[STATED TASK 1] Reproduce these lines exactly from the rows below, starting at the line containing "Of the hardwood" and running through the final row, both ends included. Leave the pictures out of your answer.

[TEXT BLOCK]
※ ※ ※

Thursday, January 28, 2010

Day #2 in the Yellow Mountains

The next morning we arose at about 5:00, hoping to catch the sunrise.  We got outside and saw it was too foggy to see squat, so we went back in and slept awhile longer.  We ventured out a couple hours later to find the fog still lying very heavy on the mountain, and a thick coat of frost blanketing the landscape.  We elected to hike to the Western Sea, which should have taken us around five hours.  We didn't start out at our best, as we hadn't eaten enough the night before and had very little for breakfast, and our legs were weary and sore from the previous day's hike.  However, we decided not to bring food with us, figuring it was early enough that we could soldier through our hike in time to catch lunch at the cafeteria.  The first hour or so was a bit scary.  We couldn't see far through the fog, and the path was slick with frost.  The wind gusts were strong enough at times that we had to huddle against large rocks until they passed.  Gradually, however, the fog begin to lift, and as we descended, the frost disappeared and the wind died down.  Soon we could catch glimpses of peaks, and as we begin to appreciate our surroundings and felt more sure-footed, we started to enjoy the hike.  Not the least because we were blessedly free of the ubiquitous Chinese tour groups, with their crowding and spitting and shouting.

※ ※ ※

[STATED TASK 2] Based on the Yellow Mountains hike account, are these statements true? (a) The hikers brought food with them on the hike to the Western Sea. (b) The frost disappeared as the hikers descended. (c) The hike to the Western Sea should have taken about three hours.

Data extracted from a collection:
※ ※ ※

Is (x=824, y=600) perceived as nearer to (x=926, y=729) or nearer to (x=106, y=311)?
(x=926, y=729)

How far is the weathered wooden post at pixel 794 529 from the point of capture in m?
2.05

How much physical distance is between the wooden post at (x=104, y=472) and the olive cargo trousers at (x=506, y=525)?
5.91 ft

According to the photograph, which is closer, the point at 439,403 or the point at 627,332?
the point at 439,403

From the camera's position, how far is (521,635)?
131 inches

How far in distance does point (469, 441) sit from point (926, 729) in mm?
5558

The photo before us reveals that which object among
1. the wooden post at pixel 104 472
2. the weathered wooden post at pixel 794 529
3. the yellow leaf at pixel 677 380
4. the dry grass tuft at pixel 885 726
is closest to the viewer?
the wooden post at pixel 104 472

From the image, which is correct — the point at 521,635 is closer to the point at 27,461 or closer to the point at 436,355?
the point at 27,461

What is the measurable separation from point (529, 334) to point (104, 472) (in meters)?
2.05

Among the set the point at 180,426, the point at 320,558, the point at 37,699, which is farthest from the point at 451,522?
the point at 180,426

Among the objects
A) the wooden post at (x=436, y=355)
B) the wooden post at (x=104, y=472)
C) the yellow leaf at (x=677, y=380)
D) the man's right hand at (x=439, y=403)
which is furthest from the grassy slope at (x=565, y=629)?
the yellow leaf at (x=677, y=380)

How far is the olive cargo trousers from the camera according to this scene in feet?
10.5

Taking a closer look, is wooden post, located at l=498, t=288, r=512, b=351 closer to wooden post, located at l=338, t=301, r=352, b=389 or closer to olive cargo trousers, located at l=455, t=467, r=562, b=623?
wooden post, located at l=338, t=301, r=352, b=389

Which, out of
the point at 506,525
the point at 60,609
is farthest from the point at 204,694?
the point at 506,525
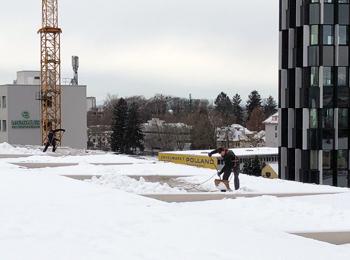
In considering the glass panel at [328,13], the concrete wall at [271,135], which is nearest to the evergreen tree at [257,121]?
the concrete wall at [271,135]

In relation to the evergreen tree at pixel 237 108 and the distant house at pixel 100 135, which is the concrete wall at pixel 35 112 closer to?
the distant house at pixel 100 135

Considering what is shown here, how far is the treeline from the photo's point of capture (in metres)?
98.4

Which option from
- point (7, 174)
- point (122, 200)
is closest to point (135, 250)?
point (122, 200)

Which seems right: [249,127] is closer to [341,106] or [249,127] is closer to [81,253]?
[341,106]

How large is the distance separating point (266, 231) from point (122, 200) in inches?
172

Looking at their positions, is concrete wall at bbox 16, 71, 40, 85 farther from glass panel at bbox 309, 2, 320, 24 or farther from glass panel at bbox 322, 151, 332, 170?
glass panel at bbox 322, 151, 332, 170

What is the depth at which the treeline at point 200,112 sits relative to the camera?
98.4 meters

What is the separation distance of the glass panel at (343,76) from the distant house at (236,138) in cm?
5333

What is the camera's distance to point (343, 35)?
131 feet

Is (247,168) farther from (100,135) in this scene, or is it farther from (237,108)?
(237,108)

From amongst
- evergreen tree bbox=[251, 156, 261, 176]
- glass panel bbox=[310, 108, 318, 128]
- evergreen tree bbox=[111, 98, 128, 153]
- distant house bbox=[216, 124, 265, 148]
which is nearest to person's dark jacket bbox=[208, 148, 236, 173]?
glass panel bbox=[310, 108, 318, 128]

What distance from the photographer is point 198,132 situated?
97625mm

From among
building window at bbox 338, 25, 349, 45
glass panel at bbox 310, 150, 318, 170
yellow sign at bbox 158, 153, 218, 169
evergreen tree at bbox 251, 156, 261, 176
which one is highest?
building window at bbox 338, 25, 349, 45

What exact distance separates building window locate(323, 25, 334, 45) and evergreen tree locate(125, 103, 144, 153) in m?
63.7
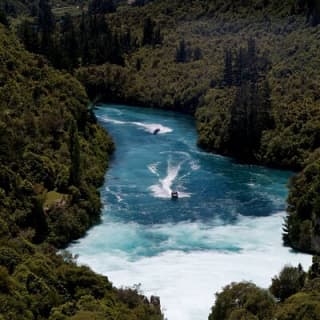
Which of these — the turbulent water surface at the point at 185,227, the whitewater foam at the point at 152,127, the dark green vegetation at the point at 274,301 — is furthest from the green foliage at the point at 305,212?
the whitewater foam at the point at 152,127

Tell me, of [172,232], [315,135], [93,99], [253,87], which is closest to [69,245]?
[172,232]

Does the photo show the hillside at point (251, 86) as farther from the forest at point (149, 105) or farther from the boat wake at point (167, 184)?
the boat wake at point (167, 184)

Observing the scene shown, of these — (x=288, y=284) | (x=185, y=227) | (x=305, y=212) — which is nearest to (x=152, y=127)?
(x=185, y=227)

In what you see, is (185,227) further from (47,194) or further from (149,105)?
(149,105)

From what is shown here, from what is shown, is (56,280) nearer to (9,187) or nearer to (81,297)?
(81,297)

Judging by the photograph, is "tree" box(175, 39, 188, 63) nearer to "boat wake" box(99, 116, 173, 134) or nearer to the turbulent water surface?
"boat wake" box(99, 116, 173, 134)

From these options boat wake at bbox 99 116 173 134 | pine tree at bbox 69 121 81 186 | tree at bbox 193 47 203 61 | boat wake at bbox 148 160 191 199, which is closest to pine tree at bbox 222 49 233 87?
boat wake at bbox 99 116 173 134
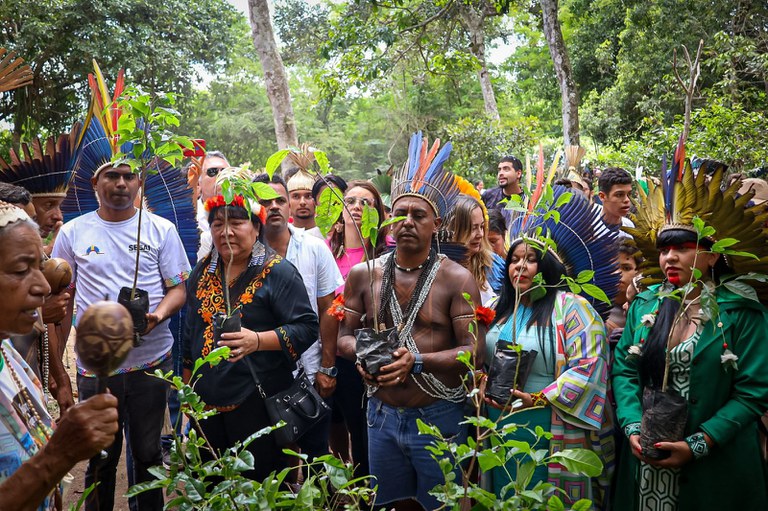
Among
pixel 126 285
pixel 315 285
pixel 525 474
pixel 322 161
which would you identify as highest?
pixel 322 161

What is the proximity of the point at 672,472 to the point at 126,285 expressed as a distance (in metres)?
3.03

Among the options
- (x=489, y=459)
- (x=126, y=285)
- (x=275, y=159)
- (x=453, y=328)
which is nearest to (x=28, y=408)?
(x=275, y=159)

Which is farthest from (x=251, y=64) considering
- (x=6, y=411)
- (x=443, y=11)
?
(x=6, y=411)

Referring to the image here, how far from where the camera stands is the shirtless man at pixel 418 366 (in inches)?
127

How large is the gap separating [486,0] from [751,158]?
24.8 ft

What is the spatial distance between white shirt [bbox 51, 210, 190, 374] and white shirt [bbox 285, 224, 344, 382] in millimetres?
741

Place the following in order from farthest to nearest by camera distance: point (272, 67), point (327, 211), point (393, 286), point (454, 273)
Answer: point (272, 67) < point (393, 286) < point (454, 273) < point (327, 211)

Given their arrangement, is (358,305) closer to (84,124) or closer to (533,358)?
(533,358)

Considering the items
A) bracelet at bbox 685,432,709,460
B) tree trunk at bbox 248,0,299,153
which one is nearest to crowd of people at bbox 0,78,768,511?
bracelet at bbox 685,432,709,460

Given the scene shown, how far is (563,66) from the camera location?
10.5 meters

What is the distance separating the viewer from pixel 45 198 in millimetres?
3863

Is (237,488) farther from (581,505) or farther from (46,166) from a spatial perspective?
(46,166)

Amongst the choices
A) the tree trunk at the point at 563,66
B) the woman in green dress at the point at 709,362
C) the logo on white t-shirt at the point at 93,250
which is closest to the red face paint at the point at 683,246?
the woman in green dress at the point at 709,362

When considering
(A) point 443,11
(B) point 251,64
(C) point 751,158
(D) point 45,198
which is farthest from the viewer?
(B) point 251,64
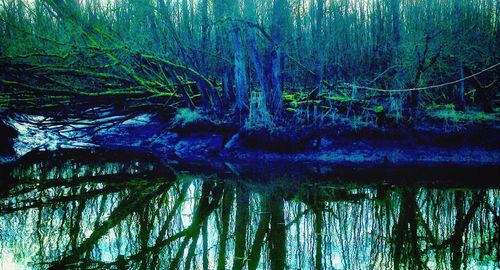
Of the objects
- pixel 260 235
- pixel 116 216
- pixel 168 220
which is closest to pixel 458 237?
pixel 260 235

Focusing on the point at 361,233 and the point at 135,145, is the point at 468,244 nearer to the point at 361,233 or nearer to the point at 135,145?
the point at 361,233

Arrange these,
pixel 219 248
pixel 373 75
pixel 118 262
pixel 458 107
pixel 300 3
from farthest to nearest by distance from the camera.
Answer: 1. pixel 373 75
2. pixel 300 3
3. pixel 458 107
4. pixel 219 248
5. pixel 118 262

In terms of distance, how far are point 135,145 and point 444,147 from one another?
7.66m

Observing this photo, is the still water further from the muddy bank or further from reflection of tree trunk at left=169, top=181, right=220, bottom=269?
the muddy bank

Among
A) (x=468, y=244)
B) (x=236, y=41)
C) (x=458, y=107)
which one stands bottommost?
(x=468, y=244)

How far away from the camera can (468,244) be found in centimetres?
413

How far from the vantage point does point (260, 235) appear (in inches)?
174

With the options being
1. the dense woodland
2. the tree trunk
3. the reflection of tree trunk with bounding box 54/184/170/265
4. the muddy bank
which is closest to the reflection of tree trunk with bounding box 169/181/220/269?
the reflection of tree trunk with bounding box 54/184/170/265

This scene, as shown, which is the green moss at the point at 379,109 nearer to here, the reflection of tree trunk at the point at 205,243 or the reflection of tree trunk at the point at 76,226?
the reflection of tree trunk at the point at 205,243

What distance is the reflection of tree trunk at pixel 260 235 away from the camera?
12.2ft

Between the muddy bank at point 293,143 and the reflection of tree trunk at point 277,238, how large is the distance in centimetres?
443

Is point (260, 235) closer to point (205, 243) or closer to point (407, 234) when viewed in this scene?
point (205, 243)

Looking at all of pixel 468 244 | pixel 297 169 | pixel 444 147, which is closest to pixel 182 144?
pixel 297 169

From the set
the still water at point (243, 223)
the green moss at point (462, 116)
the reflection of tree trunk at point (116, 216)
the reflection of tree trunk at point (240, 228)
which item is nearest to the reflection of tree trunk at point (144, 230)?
the still water at point (243, 223)
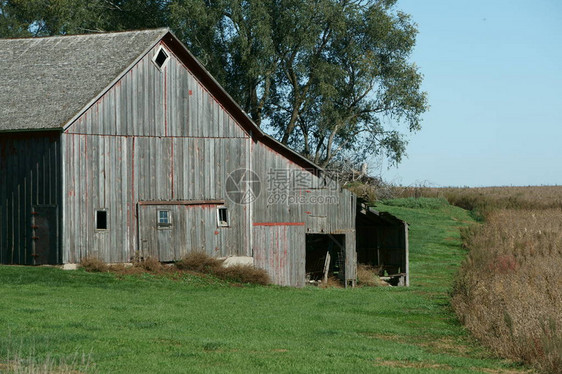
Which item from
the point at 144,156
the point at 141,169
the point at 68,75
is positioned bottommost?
the point at 141,169

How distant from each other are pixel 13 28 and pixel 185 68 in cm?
3501

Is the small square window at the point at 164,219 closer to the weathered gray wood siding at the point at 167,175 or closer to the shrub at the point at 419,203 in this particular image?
the weathered gray wood siding at the point at 167,175

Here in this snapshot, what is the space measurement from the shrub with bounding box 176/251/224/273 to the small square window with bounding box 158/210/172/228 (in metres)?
1.49

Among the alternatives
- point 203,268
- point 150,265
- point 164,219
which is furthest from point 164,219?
point 203,268

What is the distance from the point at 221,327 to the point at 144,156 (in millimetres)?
13888

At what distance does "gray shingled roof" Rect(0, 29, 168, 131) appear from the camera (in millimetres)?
30766

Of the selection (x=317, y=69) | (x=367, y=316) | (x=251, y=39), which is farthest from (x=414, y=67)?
(x=367, y=316)

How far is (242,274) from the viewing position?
32.7 metres

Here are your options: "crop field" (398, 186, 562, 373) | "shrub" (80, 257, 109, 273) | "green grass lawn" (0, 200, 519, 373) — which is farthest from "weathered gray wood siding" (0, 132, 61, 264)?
"crop field" (398, 186, 562, 373)

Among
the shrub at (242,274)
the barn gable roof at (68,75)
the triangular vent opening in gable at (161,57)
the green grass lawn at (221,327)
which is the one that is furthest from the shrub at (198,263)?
the triangular vent opening in gable at (161,57)

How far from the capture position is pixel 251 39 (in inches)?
1940

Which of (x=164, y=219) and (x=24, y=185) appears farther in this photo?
(x=164, y=219)

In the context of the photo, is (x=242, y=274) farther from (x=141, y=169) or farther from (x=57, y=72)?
(x=57, y=72)

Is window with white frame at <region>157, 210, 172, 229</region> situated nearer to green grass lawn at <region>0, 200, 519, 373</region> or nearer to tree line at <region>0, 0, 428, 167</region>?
green grass lawn at <region>0, 200, 519, 373</region>
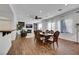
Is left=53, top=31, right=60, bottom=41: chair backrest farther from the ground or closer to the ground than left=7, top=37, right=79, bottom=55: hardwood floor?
farther from the ground

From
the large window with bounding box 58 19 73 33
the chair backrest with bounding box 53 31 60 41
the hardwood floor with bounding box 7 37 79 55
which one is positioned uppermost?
the large window with bounding box 58 19 73 33

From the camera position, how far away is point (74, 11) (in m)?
3.42

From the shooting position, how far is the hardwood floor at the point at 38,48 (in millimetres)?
2976

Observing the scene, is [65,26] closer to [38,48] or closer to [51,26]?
[51,26]

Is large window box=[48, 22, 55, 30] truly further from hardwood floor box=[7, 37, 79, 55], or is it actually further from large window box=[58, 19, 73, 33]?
hardwood floor box=[7, 37, 79, 55]

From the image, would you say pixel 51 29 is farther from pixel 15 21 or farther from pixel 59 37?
pixel 15 21

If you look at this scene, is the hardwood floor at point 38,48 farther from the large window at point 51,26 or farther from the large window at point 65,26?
the large window at point 51,26

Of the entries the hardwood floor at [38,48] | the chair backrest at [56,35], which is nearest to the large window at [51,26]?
the chair backrest at [56,35]

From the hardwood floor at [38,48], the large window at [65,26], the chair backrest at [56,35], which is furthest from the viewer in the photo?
the large window at [65,26]

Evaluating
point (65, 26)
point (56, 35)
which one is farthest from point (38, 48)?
point (65, 26)

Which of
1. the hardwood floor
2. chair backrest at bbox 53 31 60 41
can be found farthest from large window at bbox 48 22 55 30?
the hardwood floor

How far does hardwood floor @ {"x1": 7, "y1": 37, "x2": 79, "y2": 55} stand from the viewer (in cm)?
298

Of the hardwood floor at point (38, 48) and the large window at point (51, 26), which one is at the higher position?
the large window at point (51, 26)

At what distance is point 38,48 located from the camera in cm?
321
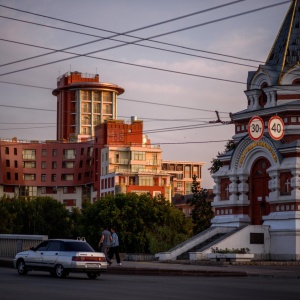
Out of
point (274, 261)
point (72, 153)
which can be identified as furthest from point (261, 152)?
point (72, 153)

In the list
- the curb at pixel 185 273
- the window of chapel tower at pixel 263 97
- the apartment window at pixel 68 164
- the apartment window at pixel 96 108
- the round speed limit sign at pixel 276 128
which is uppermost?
the apartment window at pixel 96 108

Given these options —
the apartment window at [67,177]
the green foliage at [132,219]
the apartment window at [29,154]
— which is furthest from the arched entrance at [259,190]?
the apartment window at [29,154]

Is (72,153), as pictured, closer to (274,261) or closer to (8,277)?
(274,261)

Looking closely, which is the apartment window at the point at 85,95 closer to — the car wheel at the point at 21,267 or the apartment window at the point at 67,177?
the apartment window at the point at 67,177

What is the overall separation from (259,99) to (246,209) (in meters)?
7.13

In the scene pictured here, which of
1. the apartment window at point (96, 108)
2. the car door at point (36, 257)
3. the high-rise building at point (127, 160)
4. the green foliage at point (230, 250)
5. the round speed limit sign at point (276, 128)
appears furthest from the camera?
the apartment window at point (96, 108)

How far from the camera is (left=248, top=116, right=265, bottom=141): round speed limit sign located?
51875 millimetres

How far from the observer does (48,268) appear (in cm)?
3434

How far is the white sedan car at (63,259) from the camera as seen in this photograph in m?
33.2

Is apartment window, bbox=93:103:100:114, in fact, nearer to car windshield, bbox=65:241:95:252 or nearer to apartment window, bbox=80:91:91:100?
apartment window, bbox=80:91:91:100

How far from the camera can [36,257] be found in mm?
35156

※ ※ ※

[OUTPUT 1]
Of the hardwood floor at point (38, 48) and the large window at point (51, 26), which one is at the higher position?
the large window at point (51, 26)

At what distance is point 38,48 located from the camera in cm?
321
Out of
point (274, 261)
point (72, 153)
which can be identified as furthest from point (261, 152)?
point (72, 153)

In the list
- the curb at pixel 185 273
- the window of chapel tower at pixel 263 97
- the apartment window at pixel 68 164
- the apartment window at pixel 96 108
- the round speed limit sign at pixel 276 128
which is uppermost?
the apartment window at pixel 96 108

Given these options —
the apartment window at [67,177]
the green foliage at [132,219]
the apartment window at [29,154]
— which is furthest from the arched entrance at [259,190]?
the apartment window at [29,154]

Is (72,153), as pictured, closer to (274,261) or closer to (8,277)?
(274,261)

Looking closely, which is the apartment window at the point at 85,95 closer to — the car wheel at the point at 21,267 or the apartment window at the point at 67,177?
the apartment window at the point at 67,177

What is the overall separation from (259,99) to (246,209) (in meters)?
7.13

In the scene pictured here, which of
1. the apartment window at point (96, 108)
2. the car door at point (36, 257)
3. the high-rise building at point (127, 160)
4. the green foliage at point (230, 250)
5. the round speed limit sign at point (276, 128)
appears furthest from the camera?
the apartment window at point (96, 108)

How far from the camera is (left=248, top=116, right=265, bottom=141): round speed limit sign located?
51875 millimetres

How far from the observer does (48,268) appear (in cm)?
3434

How far is the white sedan car at (63,259) from the camera as seen in this photograph in m?
33.2

Is apartment window, bbox=93:103:100:114, in fact, nearer to car windshield, bbox=65:241:95:252 or nearer to apartment window, bbox=80:91:91:100?
apartment window, bbox=80:91:91:100

How far from the camera can [36,257] be found in mm?
35156

[OUTPUT 2]
(a) No: "we decided not to bring food with us"
(b) Yes: "as we descended, the frost disappeared and the wind died down"
(c) No: "which should have taken us around five hours"